### SOURCE PASSAGE
This project is part of the Udacity Data Scientist Nanodegree program and uses a synthetic dataset from Starbucks. The dataset consists of about 120,000 data points split in a 2:1 ratio among training and test files.
As per project background information:
In the experiment simulated by the data, an advertising promotion was tested to see if it would bring more customers to purchase a specific product priced at $10. Since it costs the company 0.15 to send out each promotion, it would be best to limit that promotion only to those that are most receptive to the promotion. Each data point includes one column indicating whether or not an individual was sent a promotion for the product, and one column indicating whether or not that individual eventually purchased that product. Each individual also has seven additional features associated with them, which are provided abstractly as V1-V7.
The project prompt was to maximize Incremental Response Rate and Net Incremental Revenue. The optimization strategy is then evaluated against test data and a benchmark model.

### RECORD LIST
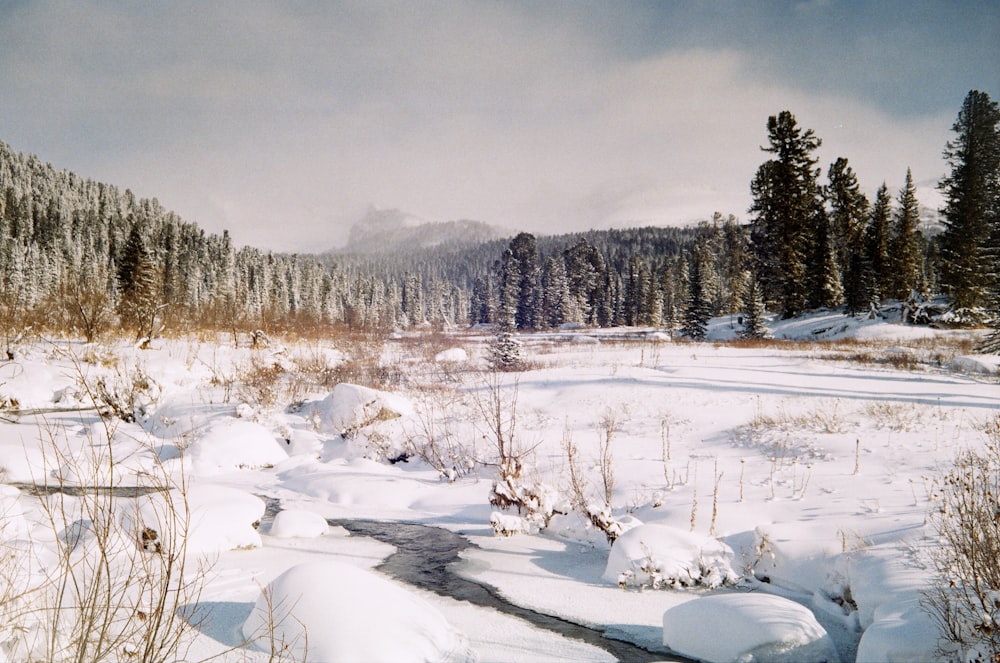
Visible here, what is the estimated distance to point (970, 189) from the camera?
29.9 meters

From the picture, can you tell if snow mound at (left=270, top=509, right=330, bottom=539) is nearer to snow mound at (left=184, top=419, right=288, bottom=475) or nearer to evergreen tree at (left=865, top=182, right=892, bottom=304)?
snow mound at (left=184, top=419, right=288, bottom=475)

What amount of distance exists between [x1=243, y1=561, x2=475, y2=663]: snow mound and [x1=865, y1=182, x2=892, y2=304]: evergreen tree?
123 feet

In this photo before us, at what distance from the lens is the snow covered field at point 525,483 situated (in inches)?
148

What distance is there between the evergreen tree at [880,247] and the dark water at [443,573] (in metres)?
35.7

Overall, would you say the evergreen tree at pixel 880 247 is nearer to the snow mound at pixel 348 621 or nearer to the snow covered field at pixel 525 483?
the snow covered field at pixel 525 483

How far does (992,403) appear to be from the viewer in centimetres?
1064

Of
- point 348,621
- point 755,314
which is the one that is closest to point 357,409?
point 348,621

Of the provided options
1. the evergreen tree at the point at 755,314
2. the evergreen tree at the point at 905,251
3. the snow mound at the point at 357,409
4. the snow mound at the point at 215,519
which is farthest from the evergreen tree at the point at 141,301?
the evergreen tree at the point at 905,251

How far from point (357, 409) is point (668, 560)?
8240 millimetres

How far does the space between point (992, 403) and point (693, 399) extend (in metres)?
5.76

### REQUIRED WORK
• 1. In the Starbucks promotion project description, how many additional features does each individual have, and how are they labeled?
• 2. Write a continuation of the Starbucks promotion project description, starting after its last sentence.

### RESULTS FOR EACH TASK
• 1. Each individual has seven additional features, labeled V1-V7.

• 2.
I used the training data to build a model to classify users as either "Yes" or "No" to whether they should receive the promotion. Due to imbalanced classes, I upsampled the minority class. After trying out different algorithms (not captured in analysis displayed), I chose the Gradient Boosting Classifier due to performance that did 2x as well as the benchmark model in terms of Net Incremental Revenue.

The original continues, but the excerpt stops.